TLS context

{
  "alpn_protocols": "...",
  "cert_chain_file": "...",
  "private_key_file": "...",
  "ca_cert_file": "...",
  "verify_certificate_hash": "...",
  "verify_subject_alt_name": [],
  "cipher_suites": "...",
  "ecdh_curves": "...",
  "sni": "..."
}

alpn_protocols

(optional, string) Supplies the list of ALPN protocols that connections should request. In practice this is likely to be set to a single value or not set at all:

• “h2” If upstream connections should use HTTP/2. In the current implementation this must be set alongside the http2 cluster features option. The two options together will use ALPN to tell a server that expects ALPN that Envoy supports HTTP/2. Then the http2 feature will cause new connections to use HTTP/2.

cert_chain_file

(optional, string) The certificate chain file that should be served by the connection.

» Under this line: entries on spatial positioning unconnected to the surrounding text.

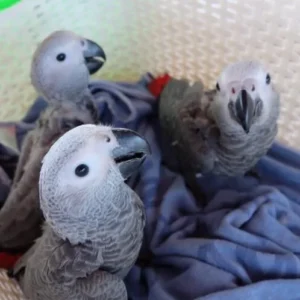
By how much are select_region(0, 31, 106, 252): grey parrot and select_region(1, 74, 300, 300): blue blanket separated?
0.16 metres

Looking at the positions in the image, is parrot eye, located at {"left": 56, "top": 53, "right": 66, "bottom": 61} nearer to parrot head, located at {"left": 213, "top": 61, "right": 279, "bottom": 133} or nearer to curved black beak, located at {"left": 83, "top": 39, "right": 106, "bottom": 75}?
curved black beak, located at {"left": 83, "top": 39, "right": 106, "bottom": 75}

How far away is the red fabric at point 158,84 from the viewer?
138cm

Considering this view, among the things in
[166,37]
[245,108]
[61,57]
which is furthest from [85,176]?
[166,37]

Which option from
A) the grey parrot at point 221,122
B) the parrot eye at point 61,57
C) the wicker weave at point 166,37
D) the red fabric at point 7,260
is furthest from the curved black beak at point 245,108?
the red fabric at point 7,260

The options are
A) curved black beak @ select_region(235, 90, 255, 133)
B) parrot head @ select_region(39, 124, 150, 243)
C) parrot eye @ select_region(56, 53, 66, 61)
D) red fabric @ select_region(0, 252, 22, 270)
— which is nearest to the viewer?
parrot head @ select_region(39, 124, 150, 243)

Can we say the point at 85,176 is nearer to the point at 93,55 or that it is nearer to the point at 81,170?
the point at 81,170

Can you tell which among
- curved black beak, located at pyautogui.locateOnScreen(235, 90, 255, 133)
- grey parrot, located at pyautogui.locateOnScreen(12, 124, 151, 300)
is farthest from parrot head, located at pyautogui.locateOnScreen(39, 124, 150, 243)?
curved black beak, located at pyautogui.locateOnScreen(235, 90, 255, 133)

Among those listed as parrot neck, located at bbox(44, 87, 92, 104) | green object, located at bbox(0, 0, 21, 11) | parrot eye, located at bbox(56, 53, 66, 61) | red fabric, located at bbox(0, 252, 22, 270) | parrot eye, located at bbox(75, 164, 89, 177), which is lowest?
red fabric, located at bbox(0, 252, 22, 270)

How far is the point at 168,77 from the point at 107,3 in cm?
30

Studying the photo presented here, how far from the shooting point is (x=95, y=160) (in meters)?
0.79

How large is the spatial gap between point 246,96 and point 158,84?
485mm

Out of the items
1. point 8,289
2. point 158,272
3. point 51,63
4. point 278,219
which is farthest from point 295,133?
point 8,289

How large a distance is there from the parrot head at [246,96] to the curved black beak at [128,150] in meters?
0.24

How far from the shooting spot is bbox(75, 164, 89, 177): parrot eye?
779 millimetres
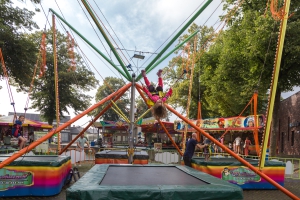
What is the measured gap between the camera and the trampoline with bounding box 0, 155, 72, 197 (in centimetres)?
723

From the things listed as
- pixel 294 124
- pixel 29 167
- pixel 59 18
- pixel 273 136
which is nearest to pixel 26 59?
pixel 59 18

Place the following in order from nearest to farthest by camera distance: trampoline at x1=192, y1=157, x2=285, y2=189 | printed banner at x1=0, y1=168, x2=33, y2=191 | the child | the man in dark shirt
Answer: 1. printed banner at x1=0, y1=168, x2=33, y2=191
2. the child
3. trampoline at x1=192, y1=157, x2=285, y2=189
4. the man in dark shirt

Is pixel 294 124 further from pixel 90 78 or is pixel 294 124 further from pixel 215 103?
pixel 90 78

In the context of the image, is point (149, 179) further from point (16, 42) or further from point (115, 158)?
point (16, 42)

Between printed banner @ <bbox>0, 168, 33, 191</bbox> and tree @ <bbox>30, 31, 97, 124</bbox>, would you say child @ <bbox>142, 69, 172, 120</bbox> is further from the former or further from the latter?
tree @ <bbox>30, 31, 97, 124</bbox>

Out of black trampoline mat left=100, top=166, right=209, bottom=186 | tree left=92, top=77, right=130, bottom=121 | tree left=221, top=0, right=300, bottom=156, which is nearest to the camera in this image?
black trampoline mat left=100, top=166, right=209, bottom=186

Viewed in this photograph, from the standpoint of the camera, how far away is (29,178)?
7.34 m

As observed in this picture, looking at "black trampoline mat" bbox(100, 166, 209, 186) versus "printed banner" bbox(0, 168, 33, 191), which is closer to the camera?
"black trampoline mat" bbox(100, 166, 209, 186)

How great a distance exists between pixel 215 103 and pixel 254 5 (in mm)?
11787

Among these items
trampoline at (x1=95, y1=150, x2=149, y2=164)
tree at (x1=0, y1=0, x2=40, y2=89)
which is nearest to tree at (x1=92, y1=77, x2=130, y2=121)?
tree at (x1=0, y1=0, x2=40, y2=89)

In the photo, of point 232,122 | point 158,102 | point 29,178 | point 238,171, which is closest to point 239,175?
point 238,171

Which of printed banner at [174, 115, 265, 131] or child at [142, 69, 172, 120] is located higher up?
child at [142, 69, 172, 120]

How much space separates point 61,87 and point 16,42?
39.7 feet

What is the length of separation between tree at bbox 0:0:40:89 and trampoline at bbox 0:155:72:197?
434 inches
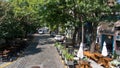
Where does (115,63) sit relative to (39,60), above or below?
above

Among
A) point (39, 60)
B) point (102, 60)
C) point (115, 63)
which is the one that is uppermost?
point (115, 63)

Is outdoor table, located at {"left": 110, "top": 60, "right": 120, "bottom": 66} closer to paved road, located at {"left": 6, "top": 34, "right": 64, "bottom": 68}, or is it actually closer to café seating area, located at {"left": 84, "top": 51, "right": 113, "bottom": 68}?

This is used to provide a client side TLS certificate to an upstream host.

private_key_file

(optional, string) The private key that corresponds to the certificate chain file.

ca_cert_file

(optional, string) A file containing certificate authority certificates to use in verifying a presented server certificate.

verify_certificate_hash

(optional, string) If specified, Envoy will verify (pin) the hash of the presented server certificate.

verify_subject_alt_name

(optional, array) An optional list of subject alt names. If specified, Envoy will verify that the server certificate’s subject alt name matches one of the specified values.

cipher_suites

(optional, string) If specified, the TLS connection will only support the specified cipher list. If not specified, the default list:

[ECDHE-ECDSA-AES128-GCM-SHA256|ECDHE-ECDSA-CHACHA20-POLY1305]
[ECDHE-RSA-AES128-GCM-SHA256|ECDHE-RSA-CHACHA20-POLY1305]
ECDHE-ECDSA-AES128-SHA256
ECDHE-RSA-AES128-SHA256
ECDHE-ECDSA-AES128-SHA
ECDHE-RSA-AES128-SHA
AES128-GCM-SHA256
AES128-SHA256
AES128-SHA
ECDHE-ECDSA-AES256-GCM-SHA384
ECDHE-RSA-AES256-GCM-SHA384
ECDHE-ECDSA-AES256-SHA384
ECDHE-RSA-AES256-SHA384
ECDHE-ECDSA-AES256-SHA
ECDHE-RSA-AES256-SHA
AES256-GCM-SHA384
AES256-SHA256
AES256-SHA

will be used.

ecdh_curves

(optional, string) If specified, the TLS connection will only support the specified ECDH curves. If not specified, the default curves (X25519, P-256) will be used.

sni

(optional, string) If specified, the string will be presented as the SNI during the TLS handshake.